AI Pro ($19.99/month) includes Flow with Veo 2 and Imagen 4 access—enough to experiment, storyboard, and crank out a few dozen micro-clips each month.
AI Ultra ($249.99/month) ups the ante with Veo 3’s native audio generation, higher usage caps across all models (video, image, and beyond), and early access to bleeding-edge features like Veo 3’s dialogue engine..

At launch, both Pro and Ultra are limited to U.S. subscribers, but Google says it plans to expand to more countries “soon.”

AI-generated video has been tinkered with by researchers, startups, and open-source enthusiasts for months, but it’s never felt as turnkey as this. By wrapping sophisticated video-and-audio synthesis in an approachable editor, Google is effectively saying, “We want anyone with a story in their head to try this—no film school required.”

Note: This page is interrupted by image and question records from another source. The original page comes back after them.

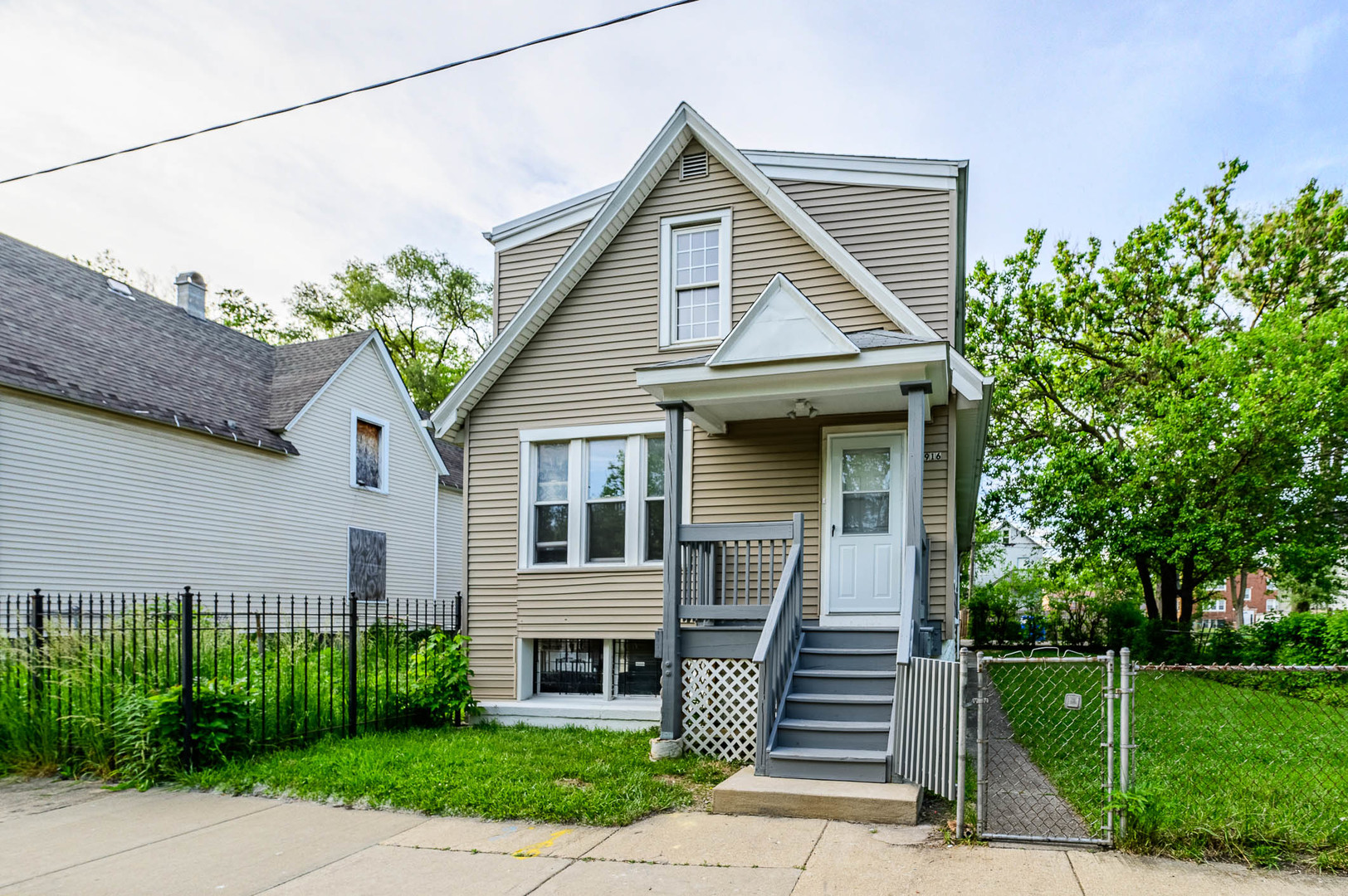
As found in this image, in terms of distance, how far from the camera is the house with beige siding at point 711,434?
8.09 metres

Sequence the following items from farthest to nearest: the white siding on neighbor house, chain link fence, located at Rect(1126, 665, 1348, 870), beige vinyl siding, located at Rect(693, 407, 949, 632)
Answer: the white siding on neighbor house, beige vinyl siding, located at Rect(693, 407, 949, 632), chain link fence, located at Rect(1126, 665, 1348, 870)

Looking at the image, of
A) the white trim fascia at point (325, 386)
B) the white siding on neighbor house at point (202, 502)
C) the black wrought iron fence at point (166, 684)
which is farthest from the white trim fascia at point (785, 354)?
the white trim fascia at point (325, 386)

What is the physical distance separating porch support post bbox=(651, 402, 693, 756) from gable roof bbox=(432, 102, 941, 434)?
2.58 metres

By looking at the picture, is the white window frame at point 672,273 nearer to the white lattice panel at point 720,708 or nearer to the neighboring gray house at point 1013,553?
the white lattice panel at point 720,708

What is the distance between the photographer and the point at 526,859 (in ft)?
16.8

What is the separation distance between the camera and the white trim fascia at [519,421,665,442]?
33.3ft

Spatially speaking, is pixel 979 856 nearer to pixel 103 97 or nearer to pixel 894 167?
pixel 894 167

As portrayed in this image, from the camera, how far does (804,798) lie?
600 centimetres

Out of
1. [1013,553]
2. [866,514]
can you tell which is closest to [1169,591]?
[866,514]

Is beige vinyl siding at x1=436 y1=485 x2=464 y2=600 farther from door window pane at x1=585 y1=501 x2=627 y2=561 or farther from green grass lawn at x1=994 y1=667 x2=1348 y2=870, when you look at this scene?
green grass lawn at x1=994 y1=667 x2=1348 y2=870

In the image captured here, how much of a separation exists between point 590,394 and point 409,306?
23.6 metres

Of course, there are open questions. Will studios trust eight-second clips as proof-of-concept for feature-length projects? How will copyright and fair use evolve when “ingredients” can be traced back to reference images? And can Flow handle the subtlety of human performance, or will every digital actor feel like a CGI mannequin?

But for now, Flow represents a big step toward democratizing visual storytelling. Instead of wrangling camera rigs, lighting grids, and sound mixers, creators can focus on the spark of an idea—and let Google’s AI models handle the shot list. As with any new creative tool, the best work often comes from unexpected tinkerers: indie musicians making music videos, educators illustrating concepts, or hobbyists crafting animated short stories.

If you’re in the U.S. and itching to turn that idea into motion, it might be time to pick up a Google AI Pro trial (or dive deep with AI Ultra) and give Flow a spin. After all, if a two-minute pitch can be distilled into a few eight-second clips, who knows what stories you’ll tell next?